/---

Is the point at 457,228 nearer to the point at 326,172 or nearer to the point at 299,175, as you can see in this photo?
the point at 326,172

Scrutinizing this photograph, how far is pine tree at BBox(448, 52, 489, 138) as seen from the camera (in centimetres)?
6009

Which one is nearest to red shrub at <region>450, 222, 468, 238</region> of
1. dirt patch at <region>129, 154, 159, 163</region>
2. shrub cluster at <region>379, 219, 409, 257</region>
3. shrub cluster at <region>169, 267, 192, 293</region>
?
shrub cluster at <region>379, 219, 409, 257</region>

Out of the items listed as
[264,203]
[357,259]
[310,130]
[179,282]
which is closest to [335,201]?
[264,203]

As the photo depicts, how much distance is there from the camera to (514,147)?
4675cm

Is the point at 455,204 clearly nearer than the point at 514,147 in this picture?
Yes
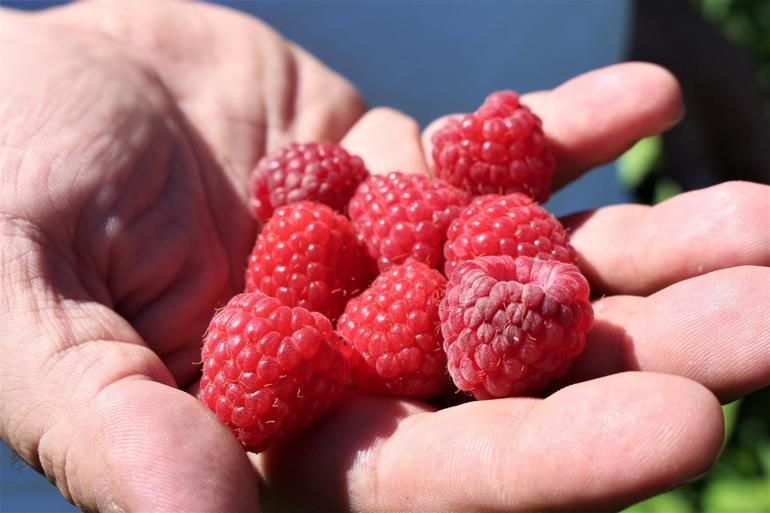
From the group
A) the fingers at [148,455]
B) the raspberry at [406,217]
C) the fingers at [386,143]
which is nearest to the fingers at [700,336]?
the raspberry at [406,217]

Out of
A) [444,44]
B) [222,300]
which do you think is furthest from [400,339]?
[444,44]

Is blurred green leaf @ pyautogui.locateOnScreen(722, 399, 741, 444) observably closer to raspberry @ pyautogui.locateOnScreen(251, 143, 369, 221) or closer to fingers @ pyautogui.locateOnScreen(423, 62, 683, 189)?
fingers @ pyautogui.locateOnScreen(423, 62, 683, 189)

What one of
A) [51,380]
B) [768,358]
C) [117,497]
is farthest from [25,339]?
[768,358]

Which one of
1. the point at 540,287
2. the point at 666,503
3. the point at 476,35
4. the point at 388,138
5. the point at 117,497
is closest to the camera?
the point at 117,497

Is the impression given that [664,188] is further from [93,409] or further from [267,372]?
[93,409]

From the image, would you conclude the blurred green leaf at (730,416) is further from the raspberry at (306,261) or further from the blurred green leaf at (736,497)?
the raspberry at (306,261)

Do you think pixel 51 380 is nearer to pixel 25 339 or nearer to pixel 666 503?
pixel 25 339

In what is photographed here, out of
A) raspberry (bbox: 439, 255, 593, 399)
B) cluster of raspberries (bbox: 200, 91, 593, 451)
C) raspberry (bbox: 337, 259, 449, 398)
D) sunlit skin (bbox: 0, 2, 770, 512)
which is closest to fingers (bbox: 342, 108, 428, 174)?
A: sunlit skin (bbox: 0, 2, 770, 512)
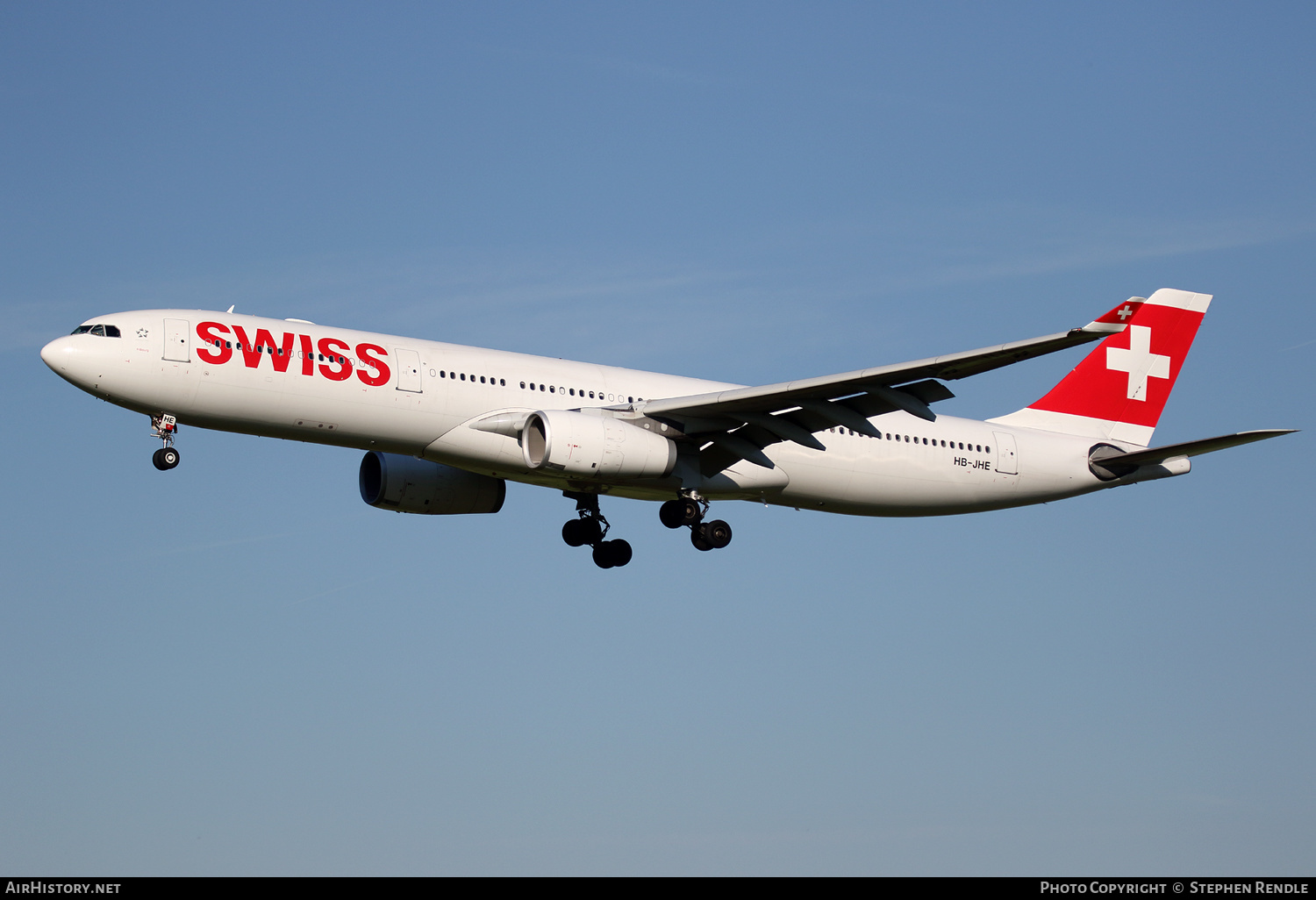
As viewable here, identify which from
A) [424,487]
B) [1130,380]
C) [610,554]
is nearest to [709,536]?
[610,554]

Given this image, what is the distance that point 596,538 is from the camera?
1538 inches

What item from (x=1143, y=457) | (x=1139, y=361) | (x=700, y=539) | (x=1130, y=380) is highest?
(x=1139, y=361)

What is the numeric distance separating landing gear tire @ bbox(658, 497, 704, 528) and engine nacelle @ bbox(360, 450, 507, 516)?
15.7ft

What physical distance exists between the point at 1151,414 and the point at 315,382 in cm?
2279

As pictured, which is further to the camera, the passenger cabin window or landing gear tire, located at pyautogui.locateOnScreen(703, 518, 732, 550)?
landing gear tire, located at pyautogui.locateOnScreen(703, 518, 732, 550)

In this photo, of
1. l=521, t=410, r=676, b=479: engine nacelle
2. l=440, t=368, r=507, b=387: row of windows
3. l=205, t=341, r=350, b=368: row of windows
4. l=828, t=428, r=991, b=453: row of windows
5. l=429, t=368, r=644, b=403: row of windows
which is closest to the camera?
l=205, t=341, r=350, b=368: row of windows

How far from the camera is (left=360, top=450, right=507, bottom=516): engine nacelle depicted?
37.5 m

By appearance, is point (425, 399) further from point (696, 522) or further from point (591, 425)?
point (696, 522)

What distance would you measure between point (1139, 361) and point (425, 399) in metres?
20.4

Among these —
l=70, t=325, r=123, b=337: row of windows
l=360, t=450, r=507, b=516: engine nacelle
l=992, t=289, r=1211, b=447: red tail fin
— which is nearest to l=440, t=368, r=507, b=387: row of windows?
l=360, t=450, r=507, b=516: engine nacelle

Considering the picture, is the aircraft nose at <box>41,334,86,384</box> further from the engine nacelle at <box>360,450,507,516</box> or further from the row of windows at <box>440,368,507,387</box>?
the engine nacelle at <box>360,450,507,516</box>

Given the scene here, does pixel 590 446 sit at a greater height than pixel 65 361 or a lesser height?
lesser
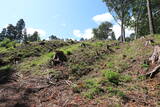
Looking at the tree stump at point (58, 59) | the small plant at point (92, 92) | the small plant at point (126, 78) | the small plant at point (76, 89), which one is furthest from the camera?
the tree stump at point (58, 59)

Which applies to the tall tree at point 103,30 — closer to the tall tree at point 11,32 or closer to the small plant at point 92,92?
the tall tree at point 11,32

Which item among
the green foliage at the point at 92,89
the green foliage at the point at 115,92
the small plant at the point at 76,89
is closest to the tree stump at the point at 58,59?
the green foliage at the point at 92,89

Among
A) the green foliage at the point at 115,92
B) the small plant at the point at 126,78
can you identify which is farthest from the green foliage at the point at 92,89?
the small plant at the point at 126,78

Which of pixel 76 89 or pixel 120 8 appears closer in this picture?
pixel 76 89

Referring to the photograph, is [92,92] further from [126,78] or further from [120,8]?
[120,8]

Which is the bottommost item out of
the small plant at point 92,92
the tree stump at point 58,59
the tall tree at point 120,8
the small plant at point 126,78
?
the small plant at point 92,92

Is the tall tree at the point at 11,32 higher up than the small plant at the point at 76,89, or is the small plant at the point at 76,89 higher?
the tall tree at the point at 11,32

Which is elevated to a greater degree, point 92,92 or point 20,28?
point 20,28

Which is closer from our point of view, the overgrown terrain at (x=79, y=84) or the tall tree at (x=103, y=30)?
the overgrown terrain at (x=79, y=84)

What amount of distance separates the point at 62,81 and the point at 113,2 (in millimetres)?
24301

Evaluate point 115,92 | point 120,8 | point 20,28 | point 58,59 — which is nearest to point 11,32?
point 20,28

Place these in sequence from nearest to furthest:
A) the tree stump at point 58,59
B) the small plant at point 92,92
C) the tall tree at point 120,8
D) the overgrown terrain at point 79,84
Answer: the overgrown terrain at point 79,84 → the small plant at point 92,92 → the tree stump at point 58,59 → the tall tree at point 120,8

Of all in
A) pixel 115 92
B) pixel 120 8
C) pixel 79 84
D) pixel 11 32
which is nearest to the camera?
pixel 115 92

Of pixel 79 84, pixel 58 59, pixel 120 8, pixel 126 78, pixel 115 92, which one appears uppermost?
pixel 120 8
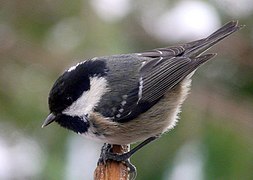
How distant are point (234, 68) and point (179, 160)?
0.37 m

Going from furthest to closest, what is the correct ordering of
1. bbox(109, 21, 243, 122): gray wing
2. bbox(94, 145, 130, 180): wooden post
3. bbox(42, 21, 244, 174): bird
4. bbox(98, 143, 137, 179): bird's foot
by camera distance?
bbox(109, 21, 243, 122): gray wing < bbox(42, 21, 244, 174): bird < bbox(98, 143, 137, 179): bird's foot < bbox(94, 145, 130, 180): wooden post

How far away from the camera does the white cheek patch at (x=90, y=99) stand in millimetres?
1888

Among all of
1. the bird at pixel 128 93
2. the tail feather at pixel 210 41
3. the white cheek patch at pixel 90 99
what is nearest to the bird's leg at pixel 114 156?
the bird at pixel 128 93

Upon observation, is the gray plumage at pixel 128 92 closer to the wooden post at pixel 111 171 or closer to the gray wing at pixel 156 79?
the gray wing at pixel 156 79

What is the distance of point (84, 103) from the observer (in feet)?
6.28

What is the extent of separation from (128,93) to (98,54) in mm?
257

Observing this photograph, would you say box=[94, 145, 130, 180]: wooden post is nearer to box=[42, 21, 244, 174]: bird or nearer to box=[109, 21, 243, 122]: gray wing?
box=[42, 21, 244, 174]: bird

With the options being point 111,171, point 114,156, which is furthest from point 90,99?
point 111,171

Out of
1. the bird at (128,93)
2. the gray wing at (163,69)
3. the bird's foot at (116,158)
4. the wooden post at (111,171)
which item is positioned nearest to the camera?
the wooden post at (111,171)

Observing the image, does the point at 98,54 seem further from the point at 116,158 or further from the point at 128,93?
the point at 116,158

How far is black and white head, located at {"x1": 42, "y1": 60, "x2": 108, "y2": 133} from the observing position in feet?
6.03

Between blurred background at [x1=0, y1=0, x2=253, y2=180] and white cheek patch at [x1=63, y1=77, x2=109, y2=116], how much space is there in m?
0.20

\---

* **WHAT YOU NEED TO DO**: Express everything from the line containing "Do you think pixel" down to the line containing "A: sunlit skin (bbox: 0, 2, 770, 512)", both included, as a two-column CSV with the header text,answer. Give one row for each line and its answer, with each value in a single quoted field and line breaks replaced by spaces.

* **RESULT FOR THIS TASK**:
text,answer
"Do you think pixel 51 380 is nearer to pixel 25 339 or nearer to pixel 666 503?","pixel 25 339"
"In what is photographed here, out of A) raspberry (bbox: 439, 255, 593, 399) B) cluster of raspberries (bbox: 200, 91, 593, 451) C) raspberry (bbox: 337, 259, 449, 398) D) sunlit skin (bbox: 0, 2, 770, 512) which is closest to fingers (bbox: 342, 108, 428, 174)?","A: sunlit skin (bbox: 0, 2, 770, 512)"